• Objective
Write out each of the records below word for word, with nothing changed.

• Provided records
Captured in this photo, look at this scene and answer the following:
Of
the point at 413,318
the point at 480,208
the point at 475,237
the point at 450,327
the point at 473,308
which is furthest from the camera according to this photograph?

• Response for this exercise
Captured in this photo, look at this scene and answer the following:
Of
the point at 413,318
the point at 480,208
the point at 475,237
the point at 450,327
the point at 473,308
which is furthest from the camera according to this photograph?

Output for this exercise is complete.